** start GIVEN PASSAGE **

Flexible Organizational Styles

You can organize your files in the way that best fits your workflow:

Per-Sample Organization: Each sample has its own set of directories (e.g., sample1_AA_results/, sample1_classification/, etc.).
Project-Wide Organization: You can have a single, consolidated classification directory for the entire project, while keeping AA and CNVkit results in separate folders.
Nested Folders: The backend will recursively search through your archive, so you can group samples into subfolders (e.g., by cohort or batch).

Example Structure (Mixed Style)

The following is just one example of a valid hierarchy:

my_study/
├── cohort_A/
│   ├── sample1_AA_results/
│   ├── sample1_cnvkit_output/
│   ├── sample2_AA_results/
│   └── sample2_cnvkit_output/
└── project_classification/      <-- Consolidated classifications
    ├── sample1_result_table.tsv
    ├── sample2_result_table.tsv
    └── ...

How to create your archive

Package your results from the command line. Important: Do not include original .bam, .fastq, or .cram files.

# Packaging command (run from outside your data directory)
tar --exclude='*.gz' --exclude='*.bam*' --exclude='*.cram*' -czf my_project.tar.gz my_study/

3. Create or Update a Project

Once your archives are ready, head to AmpliconRepository.org.

Creating a New Project

Log in and select "New Project" from your account menu.
Project Name & Alias: Choose a descriptive name. You can also set a Project Alias (e.g., my-study-2024) to create a clean, shareable URL: ampliconrepository.org/project/my-study-2024/.
Upload Archives: You can select multiple .tar.gz files at once. The server will aggregate them into a single project automatically.

** end GIVEN PASSAGE **
** start DATA **

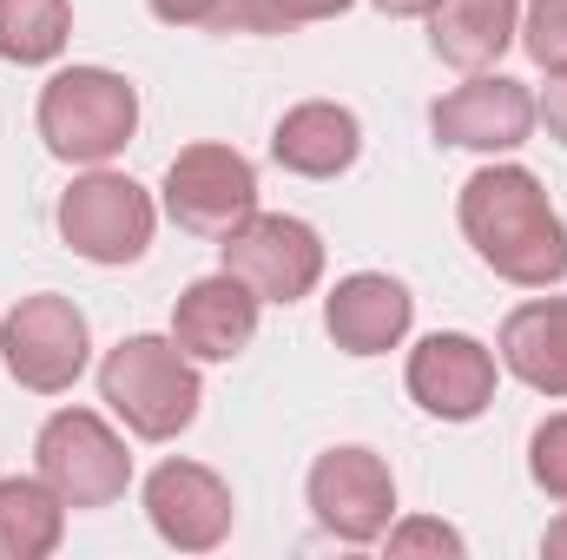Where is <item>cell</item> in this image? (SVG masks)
<instances>
[{"label": "cell", "instance_id": "6", "mask_svg": "<svg viewBox=\"0 0 567 560\" xmlns=\"http://www.w3.org/2000/svg\"><path fill=\"white\" fill-rule=\"evenodd\" d=\"M152 225H158V211L126 172H86L60 198V238L86 265H140L152 245Z\"/></svg>", "mask_w": 567, "mask_h": 560}, {"label": "cell", "instance_id": "18", "mask_svg": "<svg viewBox=\"0 0 567 560\" xmlns=\"http://www.w3.org/2000/svg\"><path fill=\"white\" fill-rule=\"evenodd\" d=\"M66 535V501L40 475L0 481V560H47Z\"/></svg>", "mask_w": 567, "mask_h": 560}, {"label": "cell", "instance_id": "5", "mask_svg": "<svg viewBox=\"0 0 567 560\" xmlns=\"http://www.w3.org/2000/svg\"><path fill=\"white\" fill-rule=\"evenodd\" d=\"M86 350H93L86 317H80V303H66V297H20V303L7 310V323H0L7 376H13L20 390H33V396L73 390L80 370H86Z\"/></svg>", "mask_w": 567, "mask_h": 560}, {"label": "cell", "instance_id": "24", "mask_svg": "<svg viewBox=\"0 0 567 560\" xmlns=\"http://www.w3.org/2000/svg\"><path fill=\"white\" fill-rule=\"evenodd\" d=\"M218 7H225V0H152V13H158L165 27H212Z\"/></svg>", "mask_w": 567, "mask_h": 560}, {"label": "cell", "instance_id": "11", "mask_svg": "<svg viewBox=\"0 0 567 560\" xmlns=\"http://www.w3.org/2000/svg\"><path fill=\"white\" fill-rule=\"evenodd\" d=\"M410 396L442 422H475L495 403V356L462 330H435L410 350Z\"/></svg>", "mask_w": 567, "mask_h": 560}, {"label": "cell", "instance_id": "2", "mask_svg": "<svg viewBox=\"0 0 567 560\" xmlns=\"http://www.w3.org/2000/svg\"><path fill=\"white\" fill-rule=\"evenodd\" d=\"M100 396L140 442H172L178 428H192L198 403H205L198 370L178 350V336H126L120 350H106Z\"/></svg>", "mask_w": 567, "mask_h": 560}, {"label": "cell", "instance_id": "4", "mask_svg": "<svg viewBox=\"0 0 567 560\" xmlns=\"http://www.w3.org/2000/svg\"><path fill=\"white\" fill-rule=\"evenodd\" d=\"M40 481L66 501V508H113L133 481V455L126 442L93 416V409H60L47 416L40 442H33Z\"/></svg>", "mask_w": 567, "mask_h": 560}, {"label": "cell", "instance_id": "17", "mask_svg": "<svg viewBox=\"0 0 567 560\" xmlns=\"http://www.w3.org/2000/svg\"><path fill=\"white\" fill-rule=\"evenodd\" d=\"M508 40H515V0H442L429 13V46L462 73L495 66Z\"/></svg>", "mask_w": 567, "mask_h": 560}, {"label": "cell", "instance_id": "27", "mask_svg": "<svg viewBox=\"0 0 567 560\" xmlns=\"http://www.w3.org/2000/svg\"><path fill=\"white\" fill-rule=\"evenodd\" d=\"M542 554H555V560H567V515L548 528V541H542Z\"/></svg>", "mask_w": 567, "mask_h": 560}, {"label": "cell", "instance_id": "10", "mask_svg": "<svg viewBox=\"0 0 567 560\" xmlns=\"http://www.w3.org/2000/svg\"><path fill=\"white\" fill-rule=\"evenodd\" d=\"M145 515H152L165 548L212 554L231 535V488L198 462H158L145 475Z\"/></svg>", "mask_w": 567, "mask_h": 560}, {"label": "cell", "instance_id": "3", "mask_svg": "<svg viewBox=\"0 0 567 560\" xmlns=\"http://www.w3.org/2000/svg\"><path fill=\"white\" fill-rule=\"evenodd\" d=\"M140 133V93L106 66H66L40 93V139L53 158L106 165Z\"/></svg>", "mask_w": 567, "mask_h": 560}, {"label": "cell", "instance_id": "9", "mask_svg": "<svg viewBox=\"0 0 567 560\" xmlns=\"http://www.w3.org/2000/svg\"><path fill=\"white\" fill-rule=\"evenodd\" d=\"M310 515L323 535L363 548V541H383L390 535V515H396V481L383 468L377 448H330L317 455L310 468Z\"/></svg>", "mask_w": 567, "mask_h": 560}, {"label": "cell", "instance_id": "21", "mask_svg": "<svg viewBox=\"0 0 567 560\" xmlns=\"http://www.w3.org/2000/svg\"><path fill=\"white\" fill-rule=\"evenodd\" d=\"M528 475L548 501L567 508V416H548L535 435H528Z\"/></svg>", "mask_w": 567, "mask_h": 560}, {"label": "cell", "instance_id": "20", "mask_svg": "<svg viewBox=\"0 0 567 560\" xmlns=\"http://www.w3.org/2000/svg\"><path fill=\"white\" fill-rule=\"evenodd\" d=\"M350 0H225L218 7V33H284V27H310V20H337Z\"/></svg>", "mask_w": 567, "mask_h": 560}, {"label": "cell", "instance_id": "26", "mask_svg": "<svg viewBox=\"0 0 567 560\" xmlns=\"http://www.w3.org/2000/svg\"><path fill=\"white\" fill-rule=\"evenodd\" d=\"M383 13H396V20H416V13H435L442 0H377Z\"/></svg>", "mask_w": 567, "mask_h": 560}, {"label": "cell", "instance_id": "22", "mask_svg": "<svg viewBox=\"0 0 567 560\" xmlns=\"http://www.w3.org/2000/svg\"><path fill=\"white\" fill-rule=\"evenodd\" d=\"M522 46H528L535 66L561 73L567 66V0H535V7H528V20H522Z\"/></svg>", "mask_w": 567, "mask_h": 560}, {"label": "cell", "instance_id": "15", "mask_svg": "<svg viewBox=\"0 0 567 560\" xmlns=\"http://www.w3.org/2000/svg\"><path fill=\"white\" fill-rule=\"evenodd\" d=\"M357 152H363L357 113L350 106H330V100L290 106L278 120V133H271V158H278L284 172H297V178H337V172L357 165Z\"/></svg>", "mask_w": 567, "mask_h": 560}, {"label": "cell", "instance_id": "16", "mask_svg": "<svg viewBox=\"0 0 567 560\" xmlns=\"http://www.w3.org/2000/svg\"><path fill=\"white\" fill-rule=\"evenodd\" d=\"M502 363L528 390L567 396V297H535V303L508 310V323H502Z\"/></svg>", "mask_w": 567, "mask_h": 560}, {"label": "cell", "instance_id": "19", "mask_svg": "<svg viewBox=\"0 0 567 560\" xmlns=\"http://www.w3.org/2000/svg\"><path fill=\"white\" fill-rule=\"evenodd\" d=\"M66 33H73L66 0H0V60L47 66V60H60Z\"/></svg>", "mask_w": 567, "mask_h": 560}, {"label": "cell", "instance_id": "13", "mask_svg": "<svg viewBox=\"0 0 567 560\" xmlns=\"http://www.w3.org/2000/svg\"><path fill=\"white\" fill-rule=\"evenodd\" d=\"M172 336L192 363H231L258 336V290L231 271L185 283L172 303Z\"/></svg>", "mask_w": 567, "mask_h": 560}, {"label": "cell", "instance_id": "12", "mask_svg": "<svg viewBox=\"0 0 567 560\" xmlns=\"http://www.w3.org/2000/svg\"><path fill=\"white\" fill-rule=\"evenodd\" d=\"M435 139L462 145V152H515L535 126V93L522 80H502V73H475L468 86H455L449 100H435L429 113Z\"/></svg>", "mask_w": 567, "mask_h": 560}, {"label": "cell", "instance_id": "23", "mask_svg": "<svg viewBox=\"0 0 567 560\" xmlns=\"http://www.w3.org/2000/svg\"><path fill=\"white\" fill-rule=\"evenodd\" d=\"M390 554H462V535L442 521H403L390 528Z\"/></svg>", "mask_w": 567, "mask_h": 560}, {"label": "cell", "instance_id": "25", "mask_svg": "<svg viewBox=\"0 0 567 560\" xmlns=\"http://www.w3.org/2000/svg\"><path fill=\"white\" fill-rule=\"evenodd\" d=\"M535 120L567 145V66H561V73H548V93L535 100Z\"/></svg>", "mask_w": 567, "mask_h": 560}, {"label": "cell", "instance_id": "7", "mask_svg": "<svg viewBox=\"0 0 567 560\" xmlns=\"http://www.w3.org/2000/svg\"><path fill=\"white\" fill-rule=\"evenodd\" d=\"M165 211L192 238H231L258 211V172L231 145H185L165 172Z\"/></svg>", "mask_w": 567, "mask_h": 560}, {"label": "cell", "instance_id": "8", "mask_svg": "<svg viewBox=\"0 0 567 560\" xmlns=\"http://www.w3.org/2000/svg\"><path fill=\"white\" fill-rule=\"evenodd\" d=\"M225 271L258 290V303H297L323 278V238L303 218L284 211H251L231 238H218Z\"/></svg>", "mask_w": 567, "mask_h": 560}, {"label": "cell", "instance_id": "1", "mask_svg": "<svg viewBox=\"0 0 567 560\" xmlns=\"http://www.w3.org/2000/svg\"><path fill=\"white\" fill-rule=\"evenodd\" d=\"M455 218L495 278L522 283V290H548L567 278V225L528 165H482L462 185Z\"/></svg>", "mask_w": 567, "mask_h": 560}, {"label": "cell", "instance_id": "14", "mask_svg": "<svg viewBox=\"0 0 567 560\" xmlns=\"http://www.w3.org/2000/svg\"><path fill=\"white\" fill-rule=\"evenodd\" d=\"M410 317H416V297L383 271H357L330 290L323 303V330L343 356H383L410 336Z\"/></svg>", "mask_w": 567, "mask_h": 560}]
</instances>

** end DATA **

• TASKS TO PERFORM:
1. Quote the passage between "Log in and select" and "shareable URL: ampliconrepository.org/project/my-study-2024/.", inclusive.
2. According to the passage, what does the server do when several .tar.gz files are uploaded at once?
Rely solely on the passage and ignore the lines.

• ANSWERS:
1.
Log in and select "New Project" from your account menu.
Project Name & Alias: Choose a descriptive name. You can also set a Project Alias (e.g., my-study-2024) to create a clean, shareable URL: ampliconrepository.org/project/my-study-2024/.

2. It aggregates them into a single project automatically.